§ **REQUIRED TASKS**:
1/ Copy from the text on fault and intrusion tolerance in self-driving software the part that opens with the words containing "1.2. Organization of" and closes with "environment using SVL.".
2/ Decide whether each statement agrees with the text on fault and intrusion tolerance in self-driving software. Answer yes or no, and quote the deciding words of the text.
(a) The proposed recovery scheme belongs to the class of shallow recovery.
(b) Kong et al. (2018) developed a technique that restarts a failed component and replaces it with a healthy one.
(c) The authors implemented their FIT mechanisms in five Apollo modules.
3/ Write the next part of the text on fault and intrusion tolerance in the Apollo self-driving software, picking up right after its last sentence.

GIVEN TEXT START

This study documents our work in designing fault and intrusion tolerant (FIT) mechanisms applied to ADVs where we demonstrate the feasibility of applying those mechanisms into the sub-components of the Apollo ADV software stack and testing them in different driving scenarios generated by the SVL simulator. In particular, we give a qualitative description of a novel recovery scheme which enables the ADV, in the presence of a detected fault at the sensor level, to maintain a stable trajectory by leveraging the availability of predicted future sensor values which upon verification are fed back to the Prediction module while the Perception module is rebooting.

The recovery scheme proposed herein positions itself in the class of shallow recovery, which entails methods that repair compromised sub-component of a CPS with minimal or no operation on the system states. For example, Abad et al. (2016) developed a technique that restarts a failed component and substitutes it with a healthy one, whereas Shin et al. (2018) propose to leverage redundancy to fuse the output of multiple replicas where upon attack detection isolate and restart the origin of the faulty contribution. Much more reminiscent of the recovery method described in this work has been evaluated by Kong et al. (2018) where a checkpointing scheme is put in place to store historical state data and its correctness is verified before restoring it for the recovery of compromised sensors.

1.2. Organization of this article

• We lay out the system architecture of a popular ADV software stack and give a description of how to embed it in a simulated physics environment using SVL.

• We highlight some vulnerabilities of Apollo and describe the threat model.

• We describe the FIT mechanisms that we implemented in three Apollo modules.

• We showcase and validate two of these mechanisms by interfacing the Apollo ADV software stack with the SVL simulation environment.

GIVEN TEXT END
DATA BLOCK START

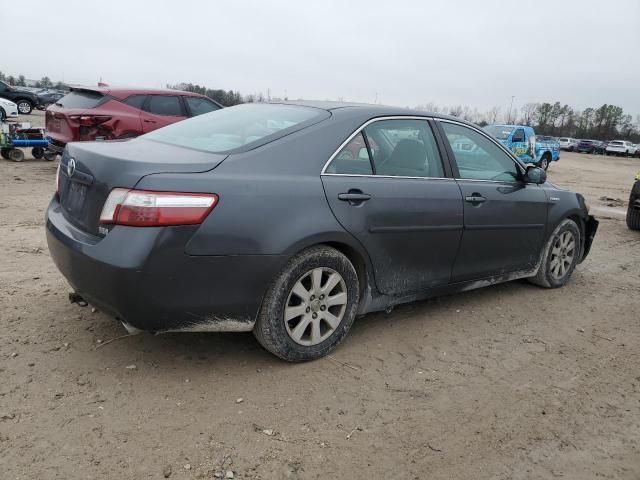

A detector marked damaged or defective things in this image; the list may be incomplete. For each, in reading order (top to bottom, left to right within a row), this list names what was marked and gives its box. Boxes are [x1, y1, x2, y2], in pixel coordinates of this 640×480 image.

red damaged car [43, 84, 221, 156]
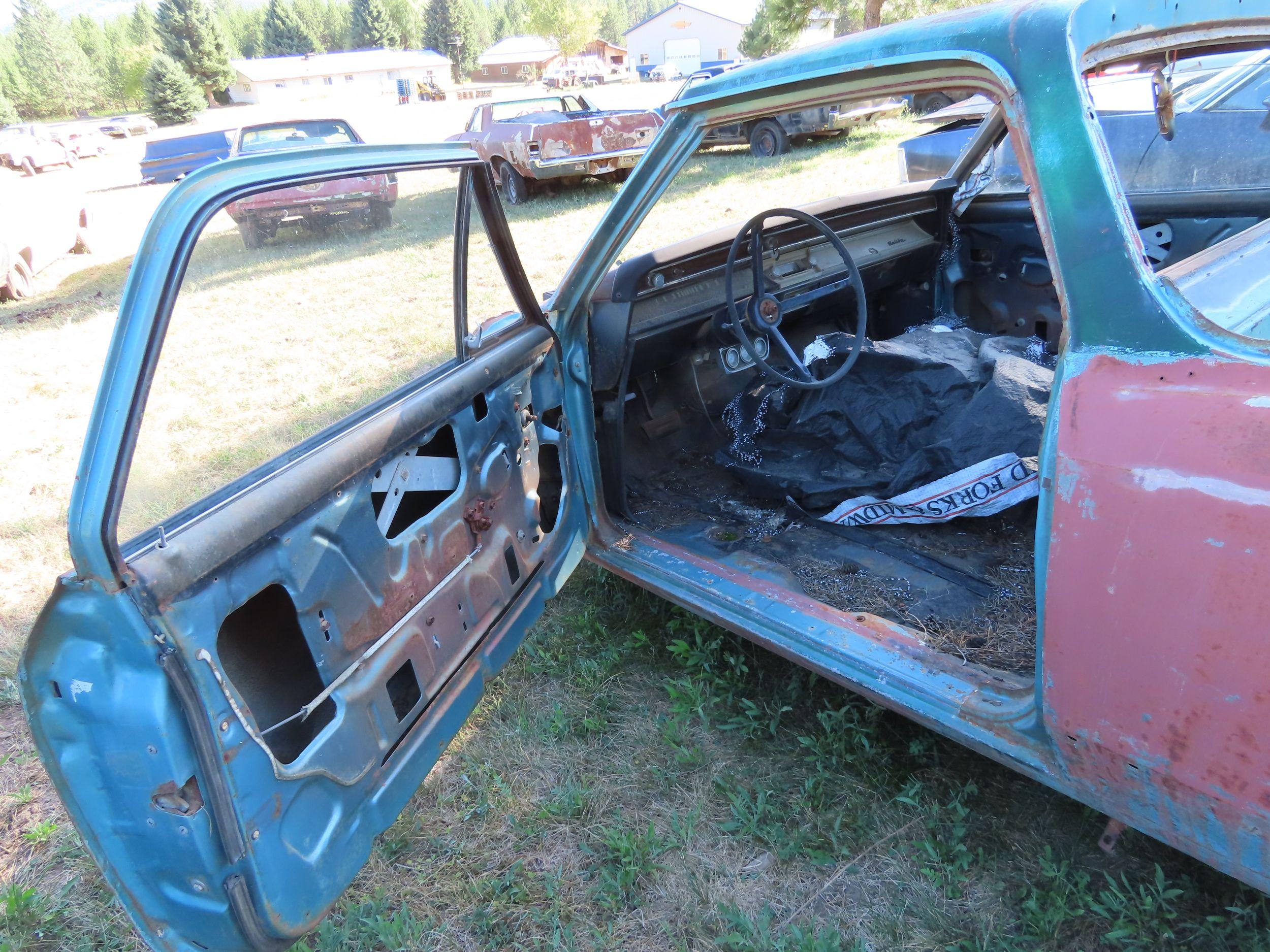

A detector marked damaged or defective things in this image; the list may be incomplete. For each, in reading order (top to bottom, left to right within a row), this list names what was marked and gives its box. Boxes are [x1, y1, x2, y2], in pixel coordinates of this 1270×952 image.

DATA BLOCK END

§ **EXPECTED RESULTS**:
1/
1.2. Organization of this article

• We lay out the system architecture of a popular ADV software stack and give a description of how to embed it in a simulated physics environment using SVL.

2/
(a) Yes: "The recovery scheme proposed herein positions itself in the class of shallow recovery"
(b) No: "Abad et al. (2016) developed a technique that restarts a failed component and substitutes it with a healthy one"
(c) No: "We describe the FIT mechanisms that we implemented in three Apollo modules."

3/
2. Apollo ADV software stack architecture

2.1. Description

Apollo is an industrial intelligent-ADV open-source software stack maintained by Baidu (2017) and is currently deployed in autonomous taxi services in different cities around the world. The code architecture follows a standard logic found in other ADV software stacks, in which various software and hardware components are integrated together following a complex logic. The architecture (see Figure 1) of Apollo can be simplified as a hierarchical processing chain of information starting from the perception module and trickling down to the CANbus as follows:

• Perception contains the different sensor drivers and the trained machine-learning tools for sensor fusion and obstacle detection.

• Prediction receives the recognized obstacles from the Perception module and predicts, via a collection of trained ML sub-modules, their probable trajectory with a prediction horizon of 8 s.

• Planning, upon gathering localization information from the localization system, routing information and the predicted obstacle trajectories from the Prediction module, computes the safest and shortest trajectory to be taken by the ego car.

• Control translates via path tracking control algorithms the received spatio-temporal trajectory coordinates of the Planning module into steering, braking, and throttling commands.

• CAN (or similar field busses or in-car networks) communicates the control commands from the Control module to the relevant ECUs and the actuators they control.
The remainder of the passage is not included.